We rebuilt the same function outside Laravel using a single PHP page that defined the PDO connection, looped over the data queries in the same way generating queries for inserts and updates and it completed the same task with these stats:
Concurrency Level: 100 Time taken for tests: 16.367 seconds Complete requests: 2000 Failed requests: 228 (Connect: 0, Receive: 0, Length: 228, Exceptions: 0) Total transferred: 502228 bytes Total body sent: 162804000 HTML transferred: 126228 bytes Requests per second: 122.19 [#/sec] (mean) Time per request: 818.366 [ms] (mean) Time per request: 8.184 [ms] (mean, across all concurrent requests) Transfer rate: 29.97 [Kbytes/sec] received 9713.76 kb/s sent 9743.73 kb/s total Connection Times (ms) min mean[+/-sd] median max Connect: 3 9 14.7 6 98 Processing: 242 800 281.3 764 2187 Waiting: 241 799 281.3 764 2187 Total: 246 809 283.8 774 2195 Percentage of the requests served within a certain time (ms) 50% 774 66% 905 75% 986 80% 1040 90% 1201 95% 1328 98% 1493 99% 1618 100% 2195 (longest request)
Server load only hit 12 while posting these with 0 failed posts.
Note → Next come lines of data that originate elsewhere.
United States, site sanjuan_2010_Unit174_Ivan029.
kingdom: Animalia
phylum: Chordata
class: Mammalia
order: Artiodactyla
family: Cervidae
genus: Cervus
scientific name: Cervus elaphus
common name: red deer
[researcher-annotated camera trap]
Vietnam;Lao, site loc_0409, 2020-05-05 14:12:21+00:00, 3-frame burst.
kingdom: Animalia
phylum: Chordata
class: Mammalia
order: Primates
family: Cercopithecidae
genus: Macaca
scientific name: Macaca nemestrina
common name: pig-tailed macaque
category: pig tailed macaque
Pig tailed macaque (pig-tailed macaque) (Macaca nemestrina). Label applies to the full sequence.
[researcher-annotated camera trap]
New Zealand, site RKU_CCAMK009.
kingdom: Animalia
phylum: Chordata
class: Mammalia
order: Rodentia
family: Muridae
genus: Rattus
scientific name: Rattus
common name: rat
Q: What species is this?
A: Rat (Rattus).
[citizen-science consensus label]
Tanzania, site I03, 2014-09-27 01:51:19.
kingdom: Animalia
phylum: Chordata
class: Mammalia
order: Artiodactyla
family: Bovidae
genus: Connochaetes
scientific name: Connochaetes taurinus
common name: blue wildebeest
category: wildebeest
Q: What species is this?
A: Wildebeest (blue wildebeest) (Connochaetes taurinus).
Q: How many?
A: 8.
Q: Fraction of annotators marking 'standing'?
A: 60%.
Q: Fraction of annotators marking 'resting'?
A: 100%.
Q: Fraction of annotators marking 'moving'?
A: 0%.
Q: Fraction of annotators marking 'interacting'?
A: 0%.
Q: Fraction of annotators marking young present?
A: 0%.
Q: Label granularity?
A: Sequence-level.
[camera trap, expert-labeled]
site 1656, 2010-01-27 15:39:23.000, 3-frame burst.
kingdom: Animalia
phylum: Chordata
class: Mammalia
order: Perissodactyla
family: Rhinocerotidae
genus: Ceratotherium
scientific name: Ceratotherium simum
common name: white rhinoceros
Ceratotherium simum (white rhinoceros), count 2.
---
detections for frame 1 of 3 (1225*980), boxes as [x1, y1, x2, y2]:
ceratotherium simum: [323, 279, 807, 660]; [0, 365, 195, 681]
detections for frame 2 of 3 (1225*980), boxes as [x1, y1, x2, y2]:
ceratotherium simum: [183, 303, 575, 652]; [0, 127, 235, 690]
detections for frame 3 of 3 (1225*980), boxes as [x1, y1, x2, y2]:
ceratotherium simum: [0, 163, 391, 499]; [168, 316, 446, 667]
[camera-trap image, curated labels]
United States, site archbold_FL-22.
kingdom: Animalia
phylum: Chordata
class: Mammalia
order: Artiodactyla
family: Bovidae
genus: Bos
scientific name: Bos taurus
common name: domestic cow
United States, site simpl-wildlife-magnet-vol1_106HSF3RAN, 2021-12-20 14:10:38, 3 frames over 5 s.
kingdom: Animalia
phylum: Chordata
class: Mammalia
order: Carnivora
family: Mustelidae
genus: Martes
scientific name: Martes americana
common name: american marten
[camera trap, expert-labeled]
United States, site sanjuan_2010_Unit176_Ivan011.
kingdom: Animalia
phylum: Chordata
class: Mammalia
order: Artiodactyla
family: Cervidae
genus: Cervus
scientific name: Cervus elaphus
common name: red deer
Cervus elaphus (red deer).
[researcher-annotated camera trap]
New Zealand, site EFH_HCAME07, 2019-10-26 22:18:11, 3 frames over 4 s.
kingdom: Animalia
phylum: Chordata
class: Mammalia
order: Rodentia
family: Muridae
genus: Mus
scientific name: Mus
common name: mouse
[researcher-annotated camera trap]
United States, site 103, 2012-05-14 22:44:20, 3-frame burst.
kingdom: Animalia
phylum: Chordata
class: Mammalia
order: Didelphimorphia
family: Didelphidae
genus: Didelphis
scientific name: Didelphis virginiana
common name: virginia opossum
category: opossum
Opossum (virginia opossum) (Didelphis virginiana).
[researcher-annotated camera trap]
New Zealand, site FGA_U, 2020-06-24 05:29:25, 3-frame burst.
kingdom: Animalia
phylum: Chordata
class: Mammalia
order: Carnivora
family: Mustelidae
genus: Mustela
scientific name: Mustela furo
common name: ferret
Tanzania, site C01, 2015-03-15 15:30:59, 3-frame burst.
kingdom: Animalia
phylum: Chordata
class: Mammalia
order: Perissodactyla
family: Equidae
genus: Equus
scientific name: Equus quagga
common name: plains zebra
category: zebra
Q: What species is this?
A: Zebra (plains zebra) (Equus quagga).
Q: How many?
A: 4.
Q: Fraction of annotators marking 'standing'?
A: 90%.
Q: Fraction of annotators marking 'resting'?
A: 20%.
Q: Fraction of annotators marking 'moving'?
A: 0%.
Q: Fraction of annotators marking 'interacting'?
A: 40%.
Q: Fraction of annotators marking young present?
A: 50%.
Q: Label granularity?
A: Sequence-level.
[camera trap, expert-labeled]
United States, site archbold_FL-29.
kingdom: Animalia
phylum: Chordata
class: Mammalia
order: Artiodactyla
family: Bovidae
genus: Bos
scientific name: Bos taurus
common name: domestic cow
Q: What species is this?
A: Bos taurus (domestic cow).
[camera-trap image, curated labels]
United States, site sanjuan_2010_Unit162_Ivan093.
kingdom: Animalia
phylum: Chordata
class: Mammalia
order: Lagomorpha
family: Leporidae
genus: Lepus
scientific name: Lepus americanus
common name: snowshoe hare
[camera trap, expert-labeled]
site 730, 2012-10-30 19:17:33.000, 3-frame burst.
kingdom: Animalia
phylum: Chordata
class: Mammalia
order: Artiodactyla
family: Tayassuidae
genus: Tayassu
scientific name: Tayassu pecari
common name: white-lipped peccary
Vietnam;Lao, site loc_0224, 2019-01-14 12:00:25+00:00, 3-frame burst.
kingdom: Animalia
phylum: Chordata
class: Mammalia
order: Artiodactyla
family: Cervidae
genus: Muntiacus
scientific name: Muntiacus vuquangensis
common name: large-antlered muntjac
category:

Because of the significant improvement, we are looking at pulling the API code out of Laraverl and optimizing one server for Mysql, and then having multiple slaves. Each slave would have read only access to localhost for the API to query to determine whether each record should be an update or insert statement, then would execute queries on the MySQL master.
While I have looked around for answers, so many resources were written when 4GB-32GB RAM was normal, and when you do find one with 512GB, it usually refers to an SSD.